GIVEN PASSAGE Start Marker

The Administration has clung to this bargaining position, even though it is widely viewed by arms experts as inherently unacceptable to the Soviet Union. The proposal is unreasonable, they say, not only because the U.S.S.R. would have to dismantle missiles already deployed while the U.S. makes only paper reductions, but also because French and British missiles would not be affected. France is not part of the NATO military alliance and maintains an independent arsenal of 98 intermediate-range missiles, most of them trained on the Soviet Union; Britain, though a member of the alliance, also has its own force of 64 missiles.
Rostow, a conservative Democrat, former State Department official and longtime professor at Yale University Law School, came under fire from the White House last summer when he and Paul Nitze, the INF negotiator whom Rostow supervised, recommended that the U.S. pursue an informal proposal that Nitze had discussed with Yuli Kvitsinsky, the Soviet INF negotiator at Geneva. As one Administration official recalls, it offered "the glimmer of a damned good outcome." William Clark, Reagan's National Security Adviser, criticized both Rostow and Nitze for not staying in closer contact with the White House. Nitze responded with a question, "How can you negotiate with a guy if you can't talk to him?" After the incident, contends one American official, "there was a noticeable hardening of the Soviet position."

GIVEN PASSAGE End Marker
GIVEN ENTRIES Start Marker

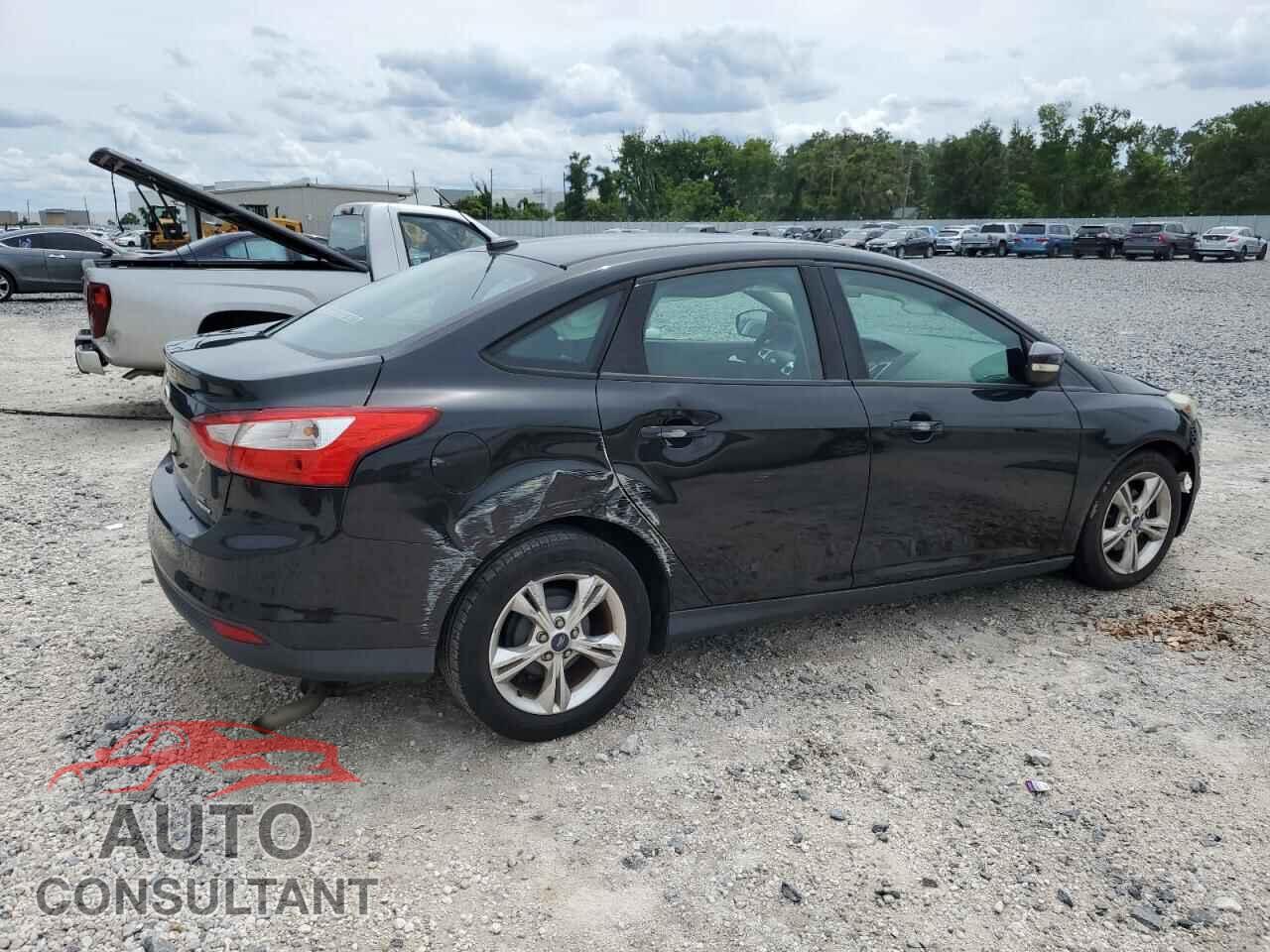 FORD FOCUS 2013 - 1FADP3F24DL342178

GIVEN ENTRIES End Marker
GIVEN ENTRIES Start Marker

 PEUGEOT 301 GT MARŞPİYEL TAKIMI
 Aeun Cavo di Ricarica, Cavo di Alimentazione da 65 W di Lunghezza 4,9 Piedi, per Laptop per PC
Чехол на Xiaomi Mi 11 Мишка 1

GIVEN ENTRIES End Marker
GIVEN ENTRIES Start Marker

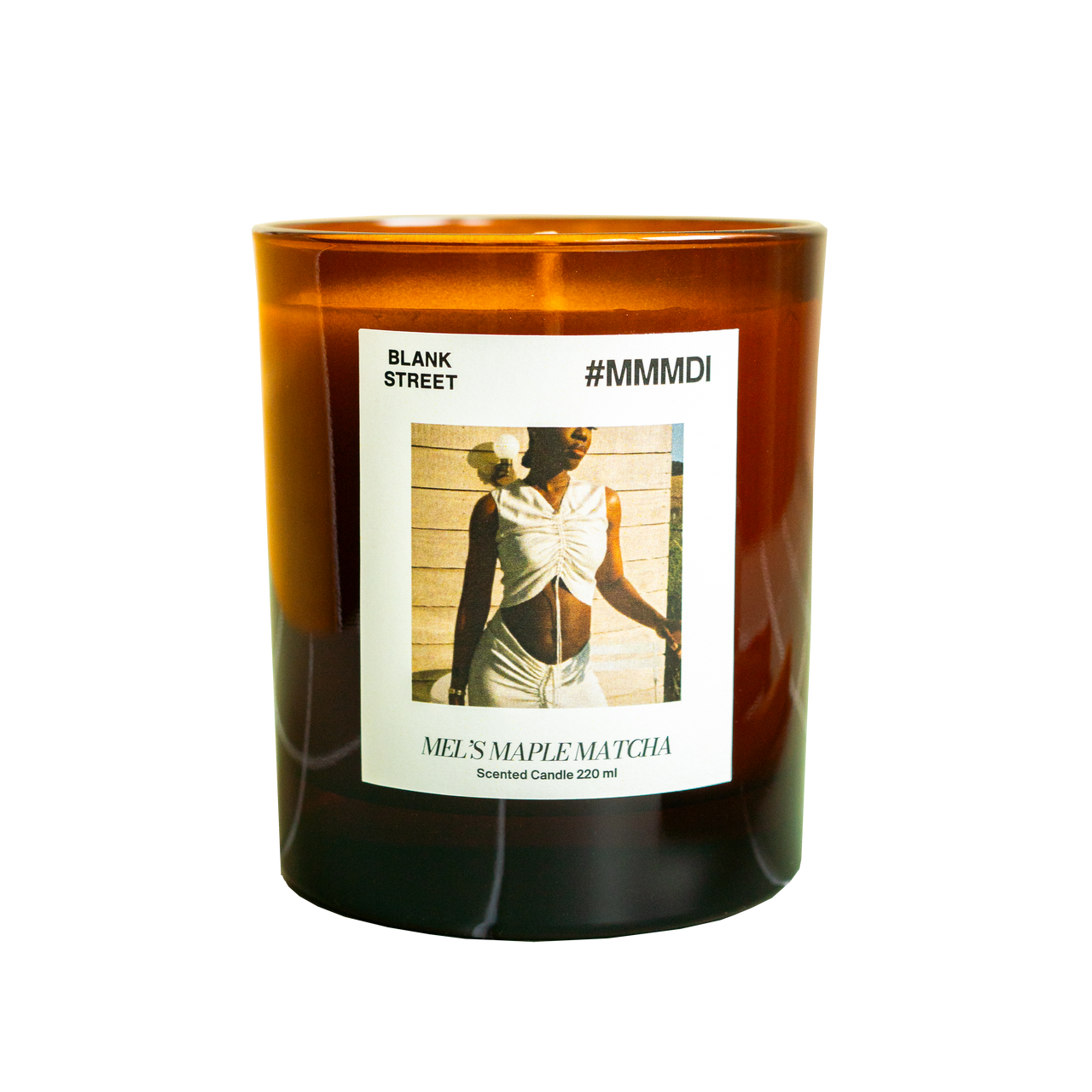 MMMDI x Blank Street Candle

GIVEN ENTRIES End Marker

Can you set down the part of the arms-talks passage above between "The Administration has" and "of 64 missiles.", inclusive, word for word?

ANSWER TO THE PROBLEM:
The Administration has clung to this bargaining position, even though it is widely viewed by arms experts as inherently unacceptable to the Soviet Union. The proposal is unreasonable, they say, not only because the U.S.S.R. would have to dismantle missiles already deployed while the U.S. makes only paper reductions, but also because French and British missiles would not be affected. France is not part of the NATO military alliance and maintains an independent arsenal of 98 intermediate-range missiles, most of them trained on the Soviet Union; Britain, though a member of the alliance, also has its own force of 64 missiles.